To further supplement their food, you can always feed them live food. Crickets, worms, and feeder fish are all great options that this species will be happy to eat. It gives nutrition and will excite your fish because it brings their natural hunting instincts.
When using feeder fish it is important to buy them from the local stores and then quarantine them for several days. This will give you a chance to observe the fish and make sure they are healthy enough to be introduced to the main tank and eaten.
- Feeder fish
- Brine shrimp
|Best Sustenance Food Type:||Quality flakes or pellets|
|Additional Food For Optimal Health:||Live or frozen worms, brine shrimp, and bloodworms|
|Special Foods and Considerations for Best Color and Growth:||Live worms, brine shrimp, feeder fish, and bloodworms|
|When and How Often to Feed Fish Based on Life Cycle:||Two to three times a day, giving it five minutes to eat the food you feed it.|
Common Diseases and How to Avoid and Treat Them
The key to ensuring your fish are both healthy and happy, they need their water to be clean.

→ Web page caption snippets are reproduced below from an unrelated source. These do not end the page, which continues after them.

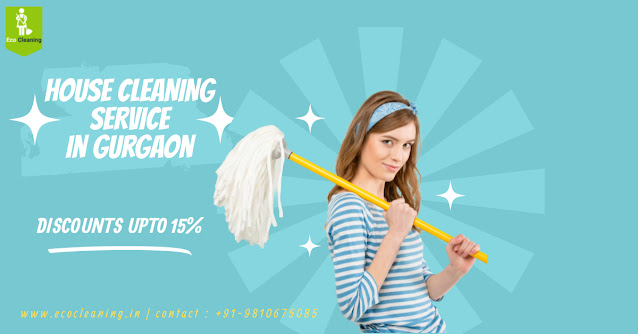 House Cleaning Service in Gurgaon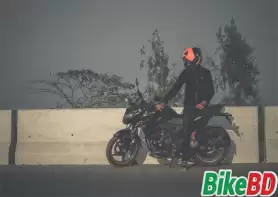 Honda XBlade 160 4500 KM User Review - Imtiaz Uddin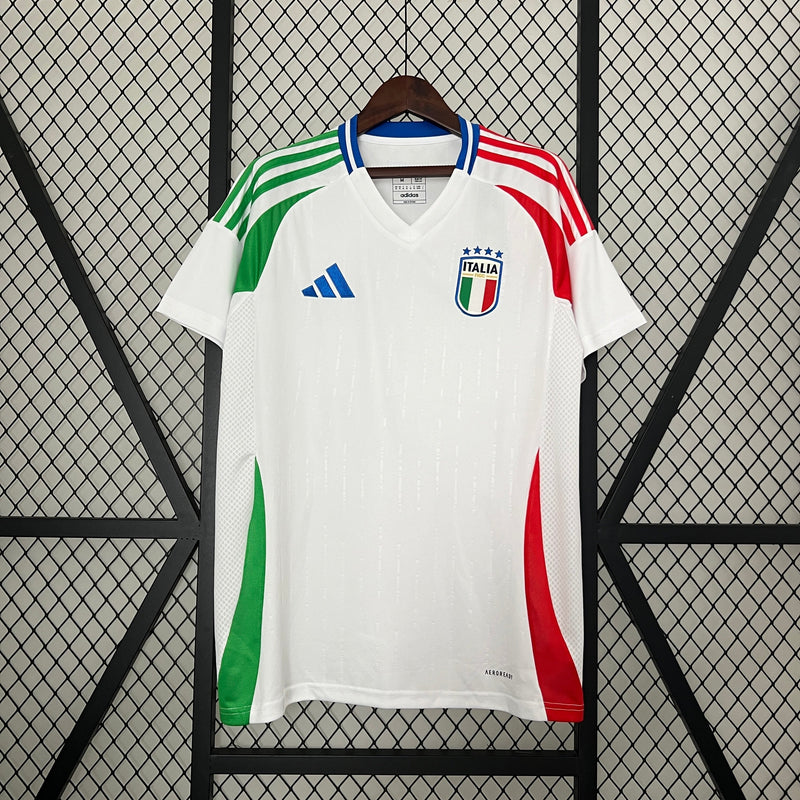 ITALY MEN'S JERSEY EURO II 2024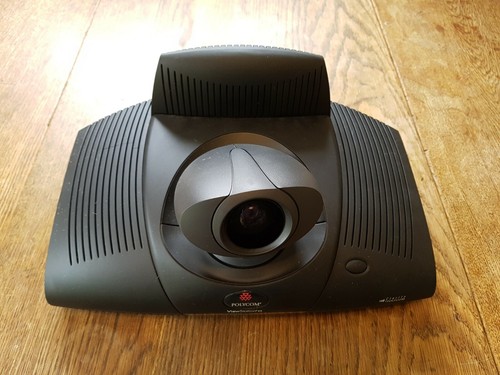 Polycom viewstation - polycom,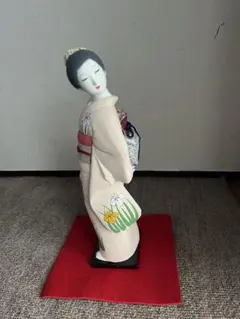 博多人形 西頭哲三郎作 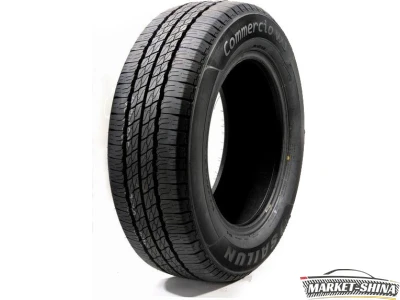 Sailun Commercio VX1 205/65 R16C 107T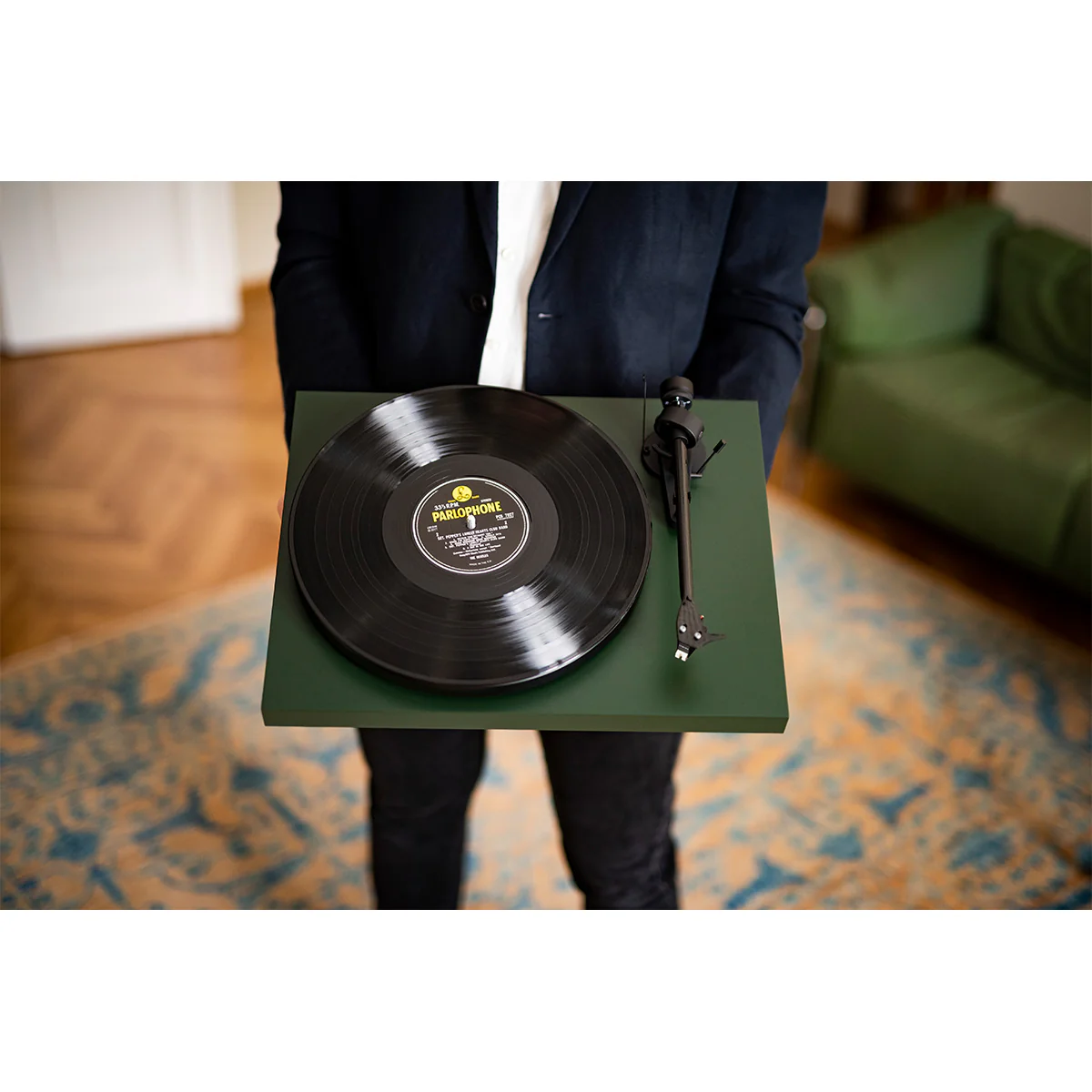 Pro-ject Debut Carbon Evo - Image 30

This is complicated by Iridescent catfish being a messy fish that needs a strong filter.
One way to help your filtration system cope with the mess this fish species makes is by changing at least a quarter of your tank’s water every week. While this may be time-consuming it is an investment in both your tank and fish’s health. Conducting the water changes themselves require being slow and careful. Otherwise, you can harm your fish by causing them stress.
This fish does not have scales, and this means it has a higher chance of contracting issues like Ich and skin fungus. The fish will begin to develop white dots all over its body and it will actively try to scratch the painful areas by swimming against rocks. Most of the medications available for these diseases will instruct you to use half dosage for fish that lack scales.
It is important to not only treat the symptoms your fish are experiencing but it is important to also fix the reason this fish is getting sick. Most often this fish species will get sick because of having poor water quality in its tank.
This fish does not have any species-specific diseases to watch for.
|Best Antibiotics:||Coppersafe, Quick-CureIch-Ease|
|Treatments to Avoid:||Use caution with using antibiotics because they can destroy certain filtration systems.|
|Food Recommendations When Sick:||Fresh foods with high nutritional value|
|Hospital Tank or Isolation Withing the Community Tank:||If any of these fish become ill, they should be isolated in a hospital tank|
3 Facts About Iridescent Sharks
- Iridescent sharks are not sharks at all, but part of the catfish family. They are called sharks, however, because of their similar body shape and a distinctive dorsal fin that makes them resemble the ocean-dwelling namesake.
- These catfish are commonly available in grocery stores as food, under the name Swai.
- Iridescent sharks are similar to American catfish species.